* SHORT TASK: Write out the whole listing again, exactly.

[Data listing]
^^^^^^^^^^^^^^^^

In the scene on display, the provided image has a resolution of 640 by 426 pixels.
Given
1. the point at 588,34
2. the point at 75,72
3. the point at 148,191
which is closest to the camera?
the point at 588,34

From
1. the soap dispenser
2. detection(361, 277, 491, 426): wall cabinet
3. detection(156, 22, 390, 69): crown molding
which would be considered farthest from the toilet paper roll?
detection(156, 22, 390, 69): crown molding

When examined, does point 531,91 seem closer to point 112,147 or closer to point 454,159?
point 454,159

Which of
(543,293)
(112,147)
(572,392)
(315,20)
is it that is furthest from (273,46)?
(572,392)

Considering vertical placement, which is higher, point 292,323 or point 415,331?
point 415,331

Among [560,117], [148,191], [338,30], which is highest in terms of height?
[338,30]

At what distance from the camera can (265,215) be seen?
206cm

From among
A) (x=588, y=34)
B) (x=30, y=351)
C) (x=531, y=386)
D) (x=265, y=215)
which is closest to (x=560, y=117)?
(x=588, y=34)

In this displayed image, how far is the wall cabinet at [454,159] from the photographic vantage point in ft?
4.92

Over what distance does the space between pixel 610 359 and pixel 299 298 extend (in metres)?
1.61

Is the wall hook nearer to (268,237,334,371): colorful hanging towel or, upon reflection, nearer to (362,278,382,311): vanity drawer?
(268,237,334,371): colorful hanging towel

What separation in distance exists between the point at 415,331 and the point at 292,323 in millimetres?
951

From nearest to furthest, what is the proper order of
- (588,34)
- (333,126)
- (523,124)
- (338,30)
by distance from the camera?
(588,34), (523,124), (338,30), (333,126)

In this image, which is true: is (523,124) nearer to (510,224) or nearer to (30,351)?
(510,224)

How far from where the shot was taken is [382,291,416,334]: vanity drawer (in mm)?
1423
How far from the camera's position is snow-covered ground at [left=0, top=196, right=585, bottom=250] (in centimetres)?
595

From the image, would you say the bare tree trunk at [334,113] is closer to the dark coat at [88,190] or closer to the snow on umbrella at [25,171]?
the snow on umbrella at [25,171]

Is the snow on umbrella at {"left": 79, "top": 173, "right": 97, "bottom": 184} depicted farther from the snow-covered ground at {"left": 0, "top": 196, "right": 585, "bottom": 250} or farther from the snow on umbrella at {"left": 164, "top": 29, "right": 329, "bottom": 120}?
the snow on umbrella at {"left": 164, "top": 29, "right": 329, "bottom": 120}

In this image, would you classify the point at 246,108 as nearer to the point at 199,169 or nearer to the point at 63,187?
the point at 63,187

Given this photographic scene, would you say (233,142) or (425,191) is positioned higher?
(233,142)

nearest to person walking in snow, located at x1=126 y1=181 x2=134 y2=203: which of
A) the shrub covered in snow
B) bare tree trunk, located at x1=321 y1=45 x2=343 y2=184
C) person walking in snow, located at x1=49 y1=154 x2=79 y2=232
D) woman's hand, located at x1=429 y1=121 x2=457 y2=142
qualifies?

^^^^^^^^^^^^^^^^

* CORRECT RESPONSE:
In the scene on display, the provided image has a resolution of 640 by 426 pixels.
Given
1. the point at 588,34
2. the point at 75,72
3. the point at 148,191
which is closest to the camera?
the point at 588,34

From
1. the soap dispenser
2. detection(361, 277, 491, 426): wall cabinet
3. detection(156, 22, 390, 69): crown molding
which would be considered farthest from the toilet paper roll?
detection(156, 22, 390, 69): crown molding

When examined, does point 531,91 seem closer to point 112,147 or closer to point 454,159?
point 454,159

Which of
(543,293)
(112,147)
(572,392)
(315,20)
is it that is furthest from (273,46)?
(572,392)

Considering vertical placement, which is higher, point 292,323 or point 415,331?
point 415,331

Among [560,117], [148,191], [338,30], which is highest in terms of height?
[338,30]

At what distance from the camera can (265,215) be seen?
206cm

From among
A) (x=588, y=34)
B) (x=30, y=351)
C) (x=531, y=386)
D) (x=265, y=215)
which is closest to (x=560, y=117)?
(x=588, y=34)

In this displayed image, how far is the wall cabinet at [454,159] from the photographic vantage point in ft?
4.92

Over what distance does the space between pixel 610 359 and pixel 299 298 extend (in metres)?
1.61

Is the wall hook nearer to (268,237,334,371): colorful hanging towel or, upon reflection, nearer to (362,278,382,311): vanity drawer?
(268,237,334,371): colorful hanging towel

What separation in distance exists between the point at 415,331 and the point at 292,323 in millimetres?
951

From nearest to furthest, what is the proper order of
- (588,34)
- (333,126)
- (523,124)
- (338,30)
by distance from the camera?
(588,34), (523,124), (338,30), (333,126)

In this image, which is true: is (523,124) nearer to (510,224) or nearer to (30,351)?
(510,224)

How far from where the shot was taken is [382,291,416,334]: vanity drawer (in mm)?
1423
How far from the camera's position is snow-covered ground at [left=0, top=196, right=585, bottom=250] (in centimetres)?
595

From the image, would you say the bare tree trunk at [334,113] is closer to the dark coat at [88,190] or closer to the snow on umbrella at [25,171]?
the snow on umbrella at [25,171]

Is the snow on umbrella at {"left": 79, "top": 173, "right": 97, "bottom": 184} depicted farther from the snow-covered ground at {"left": 0, "top": 196, "right": 585, "bottom": 250} or farther from the snow on umbrella at {"left": 164, "top": 29, "right": 329, "bottom": 120}?
the snow on umbrella at {"left": 164, "top": 29, "right": 329, "bottom": 120}

In this image, would you classify the point at 246,108 as nearer to the point at 199,169 or nearer to the point at 63,187?
the point at 63,187

Given this photographic scene, would you say (233,142) or (425,191) is positioned higher?
(233,142)

nearest to person walking in snow, located at x1=126 y1=181 x2=134 y2=203: which of
A) the shrub covered in snow
B) bare tree trunk, located at x1=321 y1=45 x2=343 y2=184
C) person walking in snow, located at x1=49 y1=154 x2=79 y2=232
D) woman's hand, located at x1=429 y1=121 x2=457 y2=142
qualifies?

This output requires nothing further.